As already mentioned, the protocol represents what is common for the simulation steps relying on that protocol. In our case, the protocol loads the JDBC driver and establishes the connection to the database. Internally, we use ScalikeJDBC (version 2.5.2) to make it a little bit easier. If we would not use it for the database, JdbcProtocol might also wrap the database connection. Luckily, ScalikeJDBC does that for us.
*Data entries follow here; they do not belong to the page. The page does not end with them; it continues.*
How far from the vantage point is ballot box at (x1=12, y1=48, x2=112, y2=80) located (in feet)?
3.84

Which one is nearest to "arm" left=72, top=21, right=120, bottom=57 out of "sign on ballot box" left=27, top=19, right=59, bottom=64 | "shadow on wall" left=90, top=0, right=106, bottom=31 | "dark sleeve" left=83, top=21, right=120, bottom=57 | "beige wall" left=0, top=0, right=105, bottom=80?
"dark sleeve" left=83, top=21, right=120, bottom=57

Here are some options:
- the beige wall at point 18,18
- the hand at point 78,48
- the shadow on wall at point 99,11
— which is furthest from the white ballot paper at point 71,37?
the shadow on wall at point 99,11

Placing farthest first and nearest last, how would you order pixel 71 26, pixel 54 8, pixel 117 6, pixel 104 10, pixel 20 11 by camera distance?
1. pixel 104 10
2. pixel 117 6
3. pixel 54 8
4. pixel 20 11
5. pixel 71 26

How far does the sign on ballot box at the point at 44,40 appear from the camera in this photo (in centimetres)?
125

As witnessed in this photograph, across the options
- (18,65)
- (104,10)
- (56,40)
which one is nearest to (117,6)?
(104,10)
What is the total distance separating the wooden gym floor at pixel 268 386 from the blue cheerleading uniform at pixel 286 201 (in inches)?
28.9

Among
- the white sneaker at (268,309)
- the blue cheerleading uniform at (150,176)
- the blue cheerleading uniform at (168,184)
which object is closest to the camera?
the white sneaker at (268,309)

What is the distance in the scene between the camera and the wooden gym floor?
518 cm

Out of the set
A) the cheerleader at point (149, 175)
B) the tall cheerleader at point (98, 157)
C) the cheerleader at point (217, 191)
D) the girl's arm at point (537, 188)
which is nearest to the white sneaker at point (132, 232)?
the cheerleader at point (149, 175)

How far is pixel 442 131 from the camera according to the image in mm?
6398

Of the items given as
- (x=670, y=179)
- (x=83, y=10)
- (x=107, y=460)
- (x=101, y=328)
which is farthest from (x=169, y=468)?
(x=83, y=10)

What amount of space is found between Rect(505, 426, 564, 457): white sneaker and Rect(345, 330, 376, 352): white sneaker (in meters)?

Also, JdbcProtocol is now the first class that actually has to extend a Gatling trait, namely io.gatling.core.protocol.Protocol:

class JdbcProtocol(url: String, username: String, pwd: String, driver: String) extends Protocol {
 Class.forName(driver)
 ConnectionPool.singleton(url, username, pwd)
}

The JdbcProtocol companion object is a little bit more complicated because it contains a io.gatling.core.protocol.ProtocolKey object:

object JdbcProtocol {
 
 val jdbcProtocolKey = new ProtocolKey {
 
   override type Protocol = JdbcProtocol
   override type Components = JdbcComponents
 
   override def protocolClass: Class[protocol.Protocol] = classOf[JdbcProtocol].asInstanceOf[Class[io.gatling.core.protocol.Protocol]]
 
   override def defaultValue(configuration: GatlingConfiguration): JdbcProtocol =
     throw new IllegalStateException("Can't provide a default value for JdbcProtocol")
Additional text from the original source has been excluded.